The most common reason for this problem is lack of data homogeneity. In the age of big data, companies are capable of aggregating from many different sources. The problem is that these sources often have very different formats.

The good news is that there are new data standardization tools that minimize the risk of incompatibility. The downside is that organizations without reliable data scientists don’t understand that they need to invest in them. They also don’t realize that incompatible formatting is the reason that it takes so long for queries to be processed.

Incomplete data sets

Incomplete data is another common problem that still plagues organizations in 2019. There is an infinite number of possible reasons that an organization’s data may not be complete. These include:

  • Overly relying on human input. The people that were inputting the data may have failed to provide all necessary elements. In many cases, you can control for this by having form controls that require all fields to be submitted. The problem is that some data might need to be manually inputted. It may not be possible for existing data quality analytics tools to recognize that certain text fields are incomplete. Machine learning should make this easier in the future, but they will probably still be some problems that need to be purged during manual data audits.
  • Data sets may also be incomplete if data is compromised due to technical problems. These issues can stem from malware, incomplete system upgrades or server crashes. Sometimes previous versions of the data can be restored by accessing data archives. Unfortunately, it may not be possible to restore older versions of data without erasing new ones, unless you make sure that the newest copies are backed up first on a new server.
  • This is another data quality problem that human error may be responsible for. Network administrators might have been trying to access certain data sets and unwittingly deleted them or modified them beyond repair.

Some of these problems might be addressed by ensuring that it is properly backed up. Data validation is another important measure that should be taken to minimize the risk of incomplete data sets.

Data obsolescence

Data obsolescence is another common problem that doesn’t receive nearly as much attention as it warrants. This type of data is often overlooked because it is actually 100% accurate (or at least it was at the time that it was first stored). The problem is that the data no longer serves a purpose and should be purged from the system.

This may occur when companies have records of clients that they are no longer working with.

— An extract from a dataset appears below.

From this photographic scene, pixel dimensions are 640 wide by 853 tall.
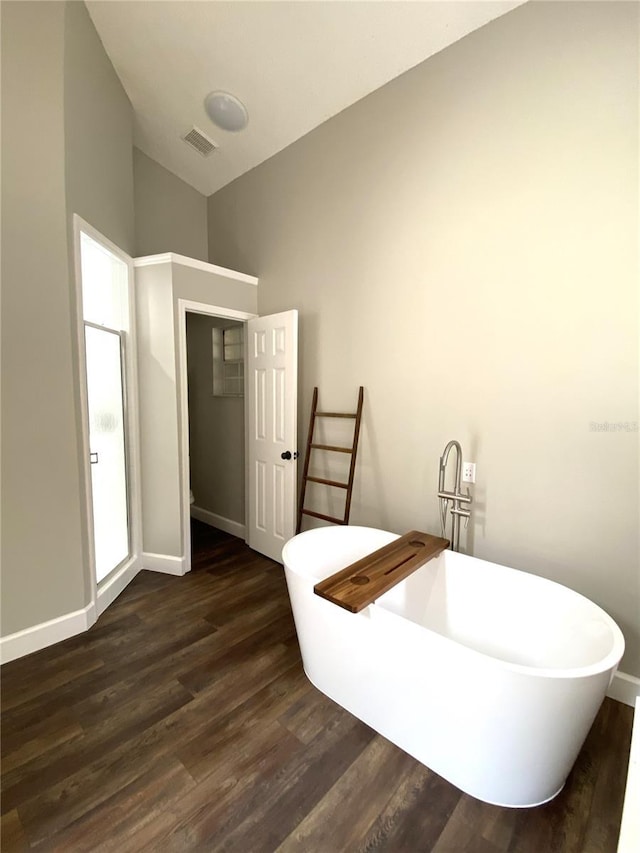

It might also occur when data was accurately inputted at the time, but important details have since changed.

This is another problem that needs to be diagnosed during data audits. This is something that data scientists need to work with other professionals to do, because they might not have any way of knowing whether certain data is not accurate anymore. They will need to set an expected lifetime for all datasets and make sure that they are updated after that lapses.